Anyone may be of help?

3

There are 3 best solutions below

9
On

It sounds like the input number is a sequence of 32 bits (interpreted as a signed integer). If the desired output is also a random sequence of $n$ bits, for some $n < 32$, then an easy way is to truncate the input sequence to the first $n$ bits. It's pretty clear that if the input is uniformly distributed, then the output will also be uniformly distributed.

But if the output is in a range of $N$ possibilities, where $N$ is not a power of 2, then it cannot be uniformly distributed among those possibilities. So you won't get your output to be completely random in that case. We can show this with a simple counting argument.

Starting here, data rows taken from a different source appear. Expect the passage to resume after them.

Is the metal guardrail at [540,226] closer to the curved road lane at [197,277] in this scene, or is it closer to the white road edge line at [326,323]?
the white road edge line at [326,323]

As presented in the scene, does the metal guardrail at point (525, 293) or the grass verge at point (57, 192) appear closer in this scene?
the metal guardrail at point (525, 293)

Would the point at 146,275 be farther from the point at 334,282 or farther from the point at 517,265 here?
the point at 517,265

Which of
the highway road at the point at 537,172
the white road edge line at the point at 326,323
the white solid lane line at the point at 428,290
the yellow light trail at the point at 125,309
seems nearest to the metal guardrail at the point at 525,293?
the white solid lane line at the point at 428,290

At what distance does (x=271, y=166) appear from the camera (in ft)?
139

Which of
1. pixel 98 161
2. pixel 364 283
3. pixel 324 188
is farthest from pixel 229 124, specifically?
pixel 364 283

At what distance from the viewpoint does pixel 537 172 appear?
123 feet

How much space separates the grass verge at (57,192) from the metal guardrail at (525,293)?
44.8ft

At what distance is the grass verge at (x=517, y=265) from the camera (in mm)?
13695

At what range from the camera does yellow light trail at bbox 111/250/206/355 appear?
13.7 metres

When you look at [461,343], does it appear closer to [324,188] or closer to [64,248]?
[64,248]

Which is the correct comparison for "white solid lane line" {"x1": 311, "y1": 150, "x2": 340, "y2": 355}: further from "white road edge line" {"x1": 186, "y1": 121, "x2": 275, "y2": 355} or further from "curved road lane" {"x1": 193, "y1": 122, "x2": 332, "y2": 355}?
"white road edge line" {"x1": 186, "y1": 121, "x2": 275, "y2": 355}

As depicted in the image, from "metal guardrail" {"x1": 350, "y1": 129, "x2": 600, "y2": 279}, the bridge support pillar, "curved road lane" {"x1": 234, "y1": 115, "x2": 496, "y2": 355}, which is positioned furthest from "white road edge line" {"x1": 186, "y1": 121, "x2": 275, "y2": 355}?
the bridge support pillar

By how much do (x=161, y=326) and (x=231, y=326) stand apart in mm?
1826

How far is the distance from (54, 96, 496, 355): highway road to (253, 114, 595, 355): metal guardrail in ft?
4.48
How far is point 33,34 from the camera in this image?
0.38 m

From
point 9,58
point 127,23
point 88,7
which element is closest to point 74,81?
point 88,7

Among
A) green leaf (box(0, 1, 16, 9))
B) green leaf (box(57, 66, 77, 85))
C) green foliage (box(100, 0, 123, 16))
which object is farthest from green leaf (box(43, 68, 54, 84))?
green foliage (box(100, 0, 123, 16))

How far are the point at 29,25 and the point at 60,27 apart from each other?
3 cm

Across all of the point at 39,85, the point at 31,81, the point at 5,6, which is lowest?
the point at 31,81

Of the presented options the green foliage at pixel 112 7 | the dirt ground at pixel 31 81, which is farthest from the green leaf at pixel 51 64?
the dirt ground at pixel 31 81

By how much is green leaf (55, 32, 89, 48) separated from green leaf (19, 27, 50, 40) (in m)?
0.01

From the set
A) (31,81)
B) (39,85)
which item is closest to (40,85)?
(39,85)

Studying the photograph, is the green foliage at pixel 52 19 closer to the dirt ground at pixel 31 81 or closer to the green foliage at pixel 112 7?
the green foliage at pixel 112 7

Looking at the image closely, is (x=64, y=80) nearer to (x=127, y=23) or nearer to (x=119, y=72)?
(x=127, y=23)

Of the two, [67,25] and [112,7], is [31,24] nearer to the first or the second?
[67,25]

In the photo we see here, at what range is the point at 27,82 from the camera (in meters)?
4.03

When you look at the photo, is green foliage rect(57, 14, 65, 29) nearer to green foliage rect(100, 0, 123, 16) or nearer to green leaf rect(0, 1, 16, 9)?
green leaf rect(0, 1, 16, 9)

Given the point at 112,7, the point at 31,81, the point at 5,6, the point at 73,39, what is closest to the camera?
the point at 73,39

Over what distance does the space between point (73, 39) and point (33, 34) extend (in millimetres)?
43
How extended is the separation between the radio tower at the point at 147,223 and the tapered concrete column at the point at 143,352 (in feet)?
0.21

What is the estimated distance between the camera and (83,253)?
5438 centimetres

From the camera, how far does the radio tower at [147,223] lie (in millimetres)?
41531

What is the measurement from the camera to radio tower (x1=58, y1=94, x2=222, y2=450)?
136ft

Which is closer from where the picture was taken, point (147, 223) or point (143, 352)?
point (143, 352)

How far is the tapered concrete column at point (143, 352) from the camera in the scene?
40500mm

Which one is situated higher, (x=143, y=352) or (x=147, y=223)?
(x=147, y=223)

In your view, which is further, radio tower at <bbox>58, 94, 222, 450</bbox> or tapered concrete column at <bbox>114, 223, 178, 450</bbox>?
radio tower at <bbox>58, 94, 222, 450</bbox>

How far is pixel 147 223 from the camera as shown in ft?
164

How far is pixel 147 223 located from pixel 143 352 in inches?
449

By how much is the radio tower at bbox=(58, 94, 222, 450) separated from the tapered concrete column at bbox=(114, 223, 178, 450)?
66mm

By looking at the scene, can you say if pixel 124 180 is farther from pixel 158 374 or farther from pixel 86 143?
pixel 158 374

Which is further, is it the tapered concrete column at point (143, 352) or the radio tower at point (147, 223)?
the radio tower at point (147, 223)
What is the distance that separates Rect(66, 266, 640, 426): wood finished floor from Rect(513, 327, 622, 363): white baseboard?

ADDED: A counting argument also proves the uniform distribution mentioned above. For example, suppose the input is uniformly distributed from $-2^{31}$ to $2^{31}-1$ and the desired output is from $0$ to $2^{22}-1$. We can truncate by throwing away the most significant bits with the function $y = (x + 2^{31}) \mod 2^{22}$. The function maps exactly ${2^{32}}/{2^{22}} = 2^{10}$ input values to each output value. We assumed that the probability of getting any particular input value is $1 / 2^{32}$, so the probability of getting any particular output value is $2^{10} / 2^{32} = 1 / 2^{22}$, which means that any output value is equally likely.

5
On

This works in special cases:

Let $[a,b]$ be an interval and consider a uniform distribution on the intervals in this interval. Let $k$ be the number of integers in $[a,b]$.

Let $[c,d]$ be another interval and suppose that the number of integers in this interval is $l$.

BIG ASSUMPTION: Suppose that $l\mid k$.

Then, any $\frac{k}{l}=m$ to $1$ map will give you a uniform distribution on $[c,d]$.

For example, if you have the number $n$, you could take $n\pmod l$ and then add $c$.

If you don't have the BIG ASSUMPTION, then you may be able to weight the map described here, (and not have it exactly $m$ to $1$, but that is more challenging and situation specific).

0
On

As other answers have noted, this is impossible; in particular, you start with a discrete distribution, where each outcome has a probability of $2^{-32}$. Now, if you take some function $f$ taking in such random outcomes and outputting an integer in the desired range, then it's clear that the probability of receiving some $n$ as the output equals $2^{-32}$ times the number of outcomes $x$ such that $f(x)=n$ - in particular, the probability is always a multiple of $2^{-32}$. Unfortunately, numbers like $\frac{1}3$ are not multiples of $2^{-32}$, so we can't get a uniform distribution on three numbers (be we can get a uniform distribution on $2^n$ outcomes for $n\leq 32$ just by truncating the number).

However, here's a standard and simple procedure to generate a random integer in $[1,N]$ given the capacity to generate a random one in $[1,M]$ for $M\geq N$. Your problem is easily under this class.

Suppose that $M=aN + b$ where $a$ is an integer and $b$ is positive and less than $N$ - that is, $b$ is the remainder of $M$ divided by $N$ and $a$ is the integer part of the quotient. Generate an integer $x$ in $[1,M]$. If it is less than or equal to $aN$, return the remainder of $x_0$ divided by $N$. Otherwise, generate another integer in $[1,M]$ and test if it is lower than $aN$. Repeat indefinitely.

That is, to generate a random number, you throw out certain results and try again. For instance, if we wanted to generate a random integer in $[1,2]$ given the ability to do so in $[1,3]$, we simply keep finding random numbers in $[1,3]$, until one of them is either $1$ or $2$. This is clearly a uniform distribution. In the very worst case, the above method throws out about $\frac{1}2$ of the results generated. However, if you are generating numbers in $[1,2^{32}]$ and seeking a random number between $1$ and a million, you will accept almost every (e.g. about 99.97%) random number you get, so there's no great loss in efficiency.